Theoretical exploration of second-order nonlinear optical properties of mono- and bimetallic Pt(II) dithienylcyclopentene complexes: Ligands and photoisomerization effect

Abstract

On the basis of great diverse applications of nonlinear optical (NLO) materials, organometallic complexes have attracted considerable attention. In this paper, we present a detailed investigation on a series of Pt(II) dithienylcyclopentene(DTE)-based complexes via density functional theory method with the aim of evaluating their structures, electronic absorption spectra and first hyperpolarizabilities. The calculations demonstrate that the first hyperpolarizabilities can be enhanced by the introduction of quinolone into the complexes because of the enlarged spatial separation of electron density. However, Pt(II) complexes containing perfluorocyclopentene ring exhibit decreasing NLO response attributed to lower amount of charge transferred and short effective CT distance. The static first hyperpolarizabilities (βtot) of monometallic Pt(II) complexes are larger than those of bimetallic Pt(II) complexes due to correlative mixed charge-transfer patterns.

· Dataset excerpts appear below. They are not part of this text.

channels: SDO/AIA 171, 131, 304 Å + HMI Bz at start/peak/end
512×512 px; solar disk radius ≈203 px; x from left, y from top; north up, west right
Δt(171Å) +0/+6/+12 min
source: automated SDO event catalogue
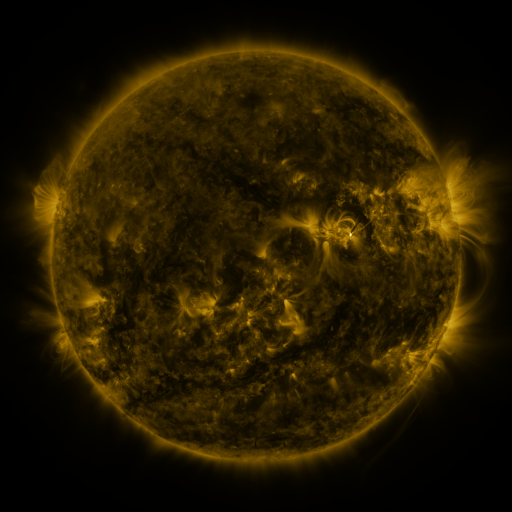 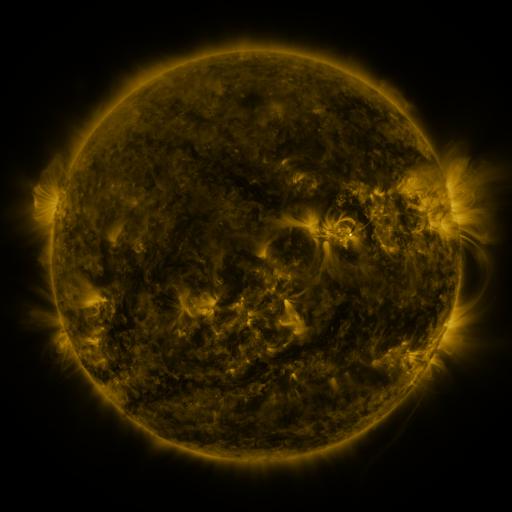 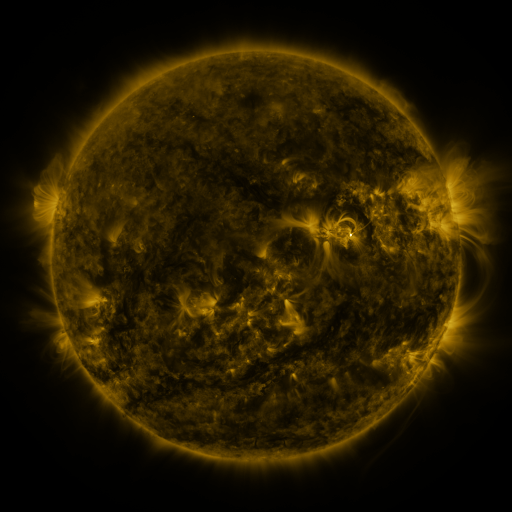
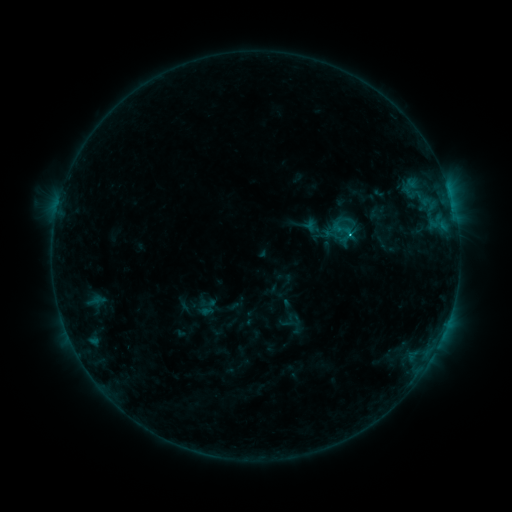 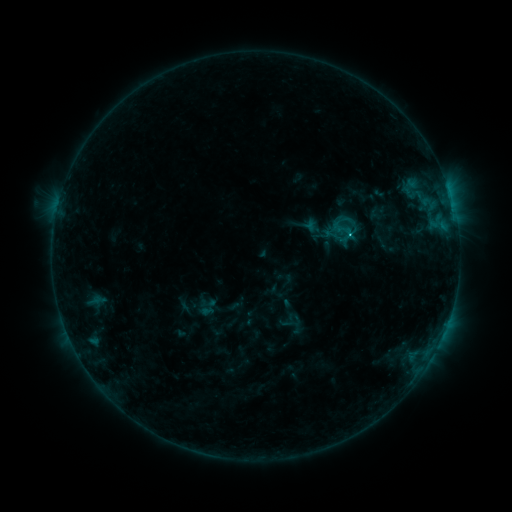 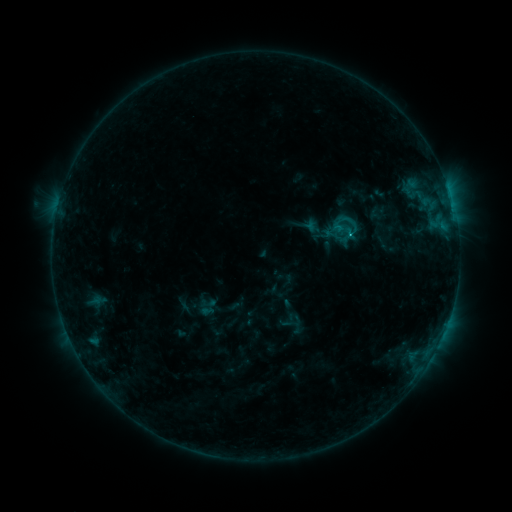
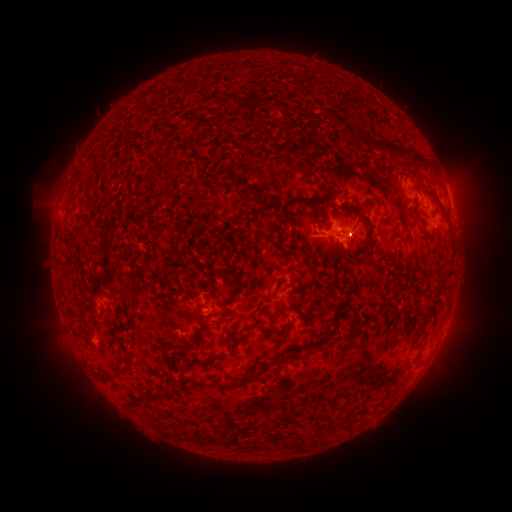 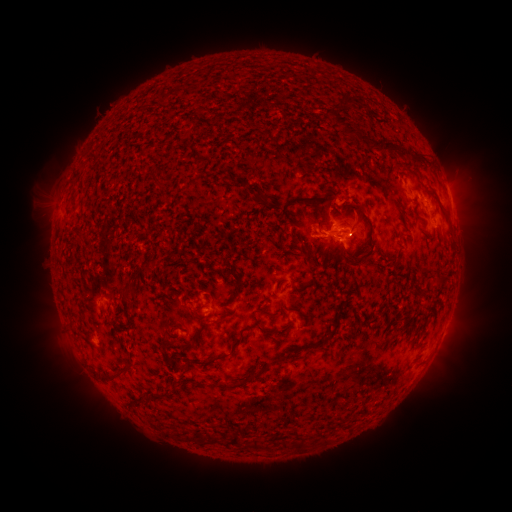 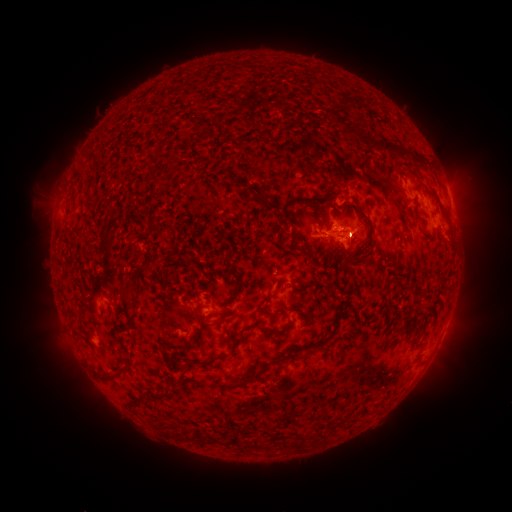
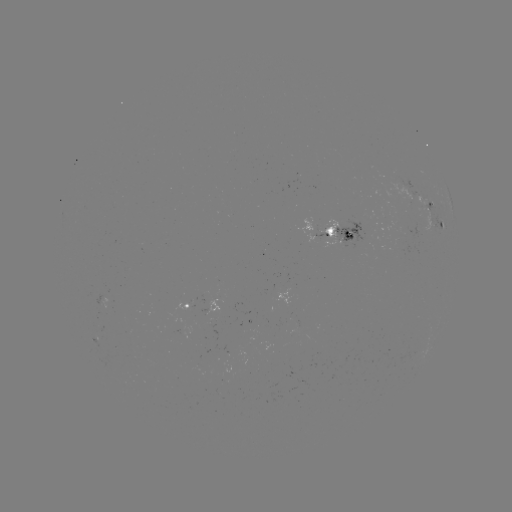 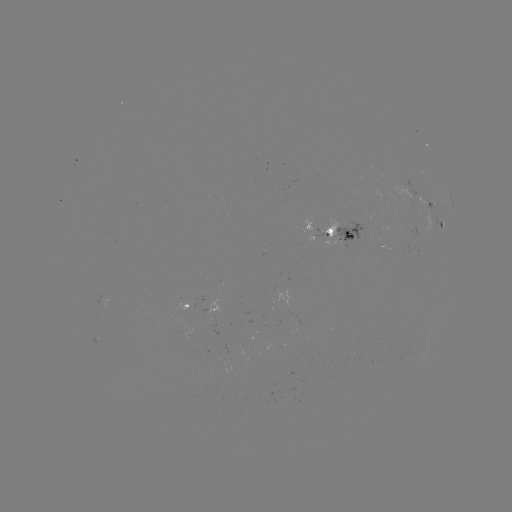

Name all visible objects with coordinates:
C1.0 flare: (335, 240)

More importantly, the closed-ring (1c) complex comprising DTE unit exhibits the largest βtot value approaching 144 × 10−30 esu, with the contrast over five times compared to corresponding open-ring due to the better π-conjugated delocalization and smaller HOMO and LUMO energy gap. In general, we envision our work will be beneficial for further rational design of DTE-containing Pt(II) complexes as high performance NLO materials.